To do: Copy the rows below word for word, starting at the very first line and ending at the line that contains "1307 centimetres".

Stored data:

__________________________________________________

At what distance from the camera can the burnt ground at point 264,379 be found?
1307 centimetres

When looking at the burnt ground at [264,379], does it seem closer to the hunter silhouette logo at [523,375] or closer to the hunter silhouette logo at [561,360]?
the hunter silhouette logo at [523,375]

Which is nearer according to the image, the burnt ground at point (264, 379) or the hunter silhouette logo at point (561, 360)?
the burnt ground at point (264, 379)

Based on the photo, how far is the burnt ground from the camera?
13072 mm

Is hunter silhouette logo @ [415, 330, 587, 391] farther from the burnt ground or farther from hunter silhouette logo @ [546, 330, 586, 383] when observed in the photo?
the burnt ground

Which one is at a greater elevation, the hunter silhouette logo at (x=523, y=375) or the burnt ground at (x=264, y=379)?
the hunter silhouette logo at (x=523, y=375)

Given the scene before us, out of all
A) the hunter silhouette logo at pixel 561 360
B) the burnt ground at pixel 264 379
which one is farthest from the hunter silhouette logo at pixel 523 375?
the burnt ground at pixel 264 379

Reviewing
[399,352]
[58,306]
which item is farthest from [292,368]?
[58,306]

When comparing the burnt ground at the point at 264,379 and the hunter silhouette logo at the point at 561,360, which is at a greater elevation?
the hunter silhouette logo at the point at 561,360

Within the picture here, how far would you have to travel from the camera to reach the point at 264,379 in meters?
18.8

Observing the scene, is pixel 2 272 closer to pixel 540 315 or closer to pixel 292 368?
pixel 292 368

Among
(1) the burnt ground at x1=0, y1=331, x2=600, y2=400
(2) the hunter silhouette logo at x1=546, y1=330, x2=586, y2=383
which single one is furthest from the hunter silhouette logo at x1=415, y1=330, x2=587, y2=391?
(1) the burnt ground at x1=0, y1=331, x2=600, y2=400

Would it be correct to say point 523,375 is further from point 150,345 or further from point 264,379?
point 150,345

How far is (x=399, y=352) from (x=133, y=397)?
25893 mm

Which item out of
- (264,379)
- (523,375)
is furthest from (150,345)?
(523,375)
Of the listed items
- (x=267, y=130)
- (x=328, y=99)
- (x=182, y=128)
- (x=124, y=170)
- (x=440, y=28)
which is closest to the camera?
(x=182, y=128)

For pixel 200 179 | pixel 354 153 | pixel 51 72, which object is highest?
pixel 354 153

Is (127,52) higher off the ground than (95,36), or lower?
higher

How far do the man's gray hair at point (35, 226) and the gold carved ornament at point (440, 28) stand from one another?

__________________________________________________

Answer to this task:
At what distance from the camera can the burnt ground at point 264,379 be found?
1307 centimetres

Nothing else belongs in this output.